• [TEXT SECTION]
# South Bend Heavy 10...  to rebuild or not to rebuild



## StepSide 88 (Apr 11, 2017)

THAT IS the question.
 It's my third lathe since July. 
I'm not really sure what to do...
I wasn't looking for it. 
It was given to the guy before me so he gave it to me when I showed interest.

It came in pieces, rusted, clumped in a pile under a tree, beside a burn pile.

I've been Mole asting it and marinading pieces in vinegar. Reverse electrolizing the holy rust out of it and I still can't seem to write it off.
What I was sure looked like rust splayed and split gear teeth have turned into possibly worthwhile gears.
So that is why I joined this here forum.
To lay it out so to speak and see what ya'll think about it.
 Sell it off as parts or put it back together?
(and fund it by selling one or both of the first two. Or it occurs to me I could sell all three and get a.... what is as cool as an old piece of machinery?0

rather than taking up bandwidth here. here's a link 
https://goo.gl/photos/K1r33yqMAYGMK2Zt8

I'll add more photos as I get around to having pieces clean enough to identify.

• [GOAL OF THE EXERCISE] Extend the forum post above about whether to rebuild the South Bend Heavy 10 lathe, starting right after its final sentence.

• [STORED ROWS]
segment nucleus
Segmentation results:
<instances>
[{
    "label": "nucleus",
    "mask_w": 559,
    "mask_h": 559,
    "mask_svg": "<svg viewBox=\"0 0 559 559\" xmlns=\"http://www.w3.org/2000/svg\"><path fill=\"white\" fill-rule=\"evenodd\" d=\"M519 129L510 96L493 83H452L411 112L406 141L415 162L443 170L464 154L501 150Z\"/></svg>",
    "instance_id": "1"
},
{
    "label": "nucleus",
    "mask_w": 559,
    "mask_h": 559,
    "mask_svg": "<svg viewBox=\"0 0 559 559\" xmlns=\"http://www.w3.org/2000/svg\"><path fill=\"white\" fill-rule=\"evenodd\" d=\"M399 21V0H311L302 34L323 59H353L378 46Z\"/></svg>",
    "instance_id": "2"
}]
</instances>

• [ANSWER TO THE PROBLEM]
 So far nothing more than a small wire brush and soap and water after the E bath has been done to anything. 

Once 'clean' I spray a little Kroil, or Kerneys rust cutter to help loosen things up.
Several pieces including the Spindle/chuck have run through the oven @ 400F for 2-3 hrs but the face plate is still stuck. Chucks off but not the face plate from the spindle.


----------



## parshal (Apr 11, 2017)

I'd say electrolysis might be your only hope.


----------



## StepSide 88 (Apr 11, 2017)

It does the job.
I was just now uploading the rest of whats been done  on the cross feed, apron, and assorted covers and what not.
the thumb-whatcha-ma callit is still stuck. 
I just got the cross feed free last night.
I consider this whole step merely a cleanse to see if a detailed final cleaning is warranted,
I did spend an afternoon scrubbing the gear assemblies out with diesel.


----------



## Bob Korves (Apr 12, 2017)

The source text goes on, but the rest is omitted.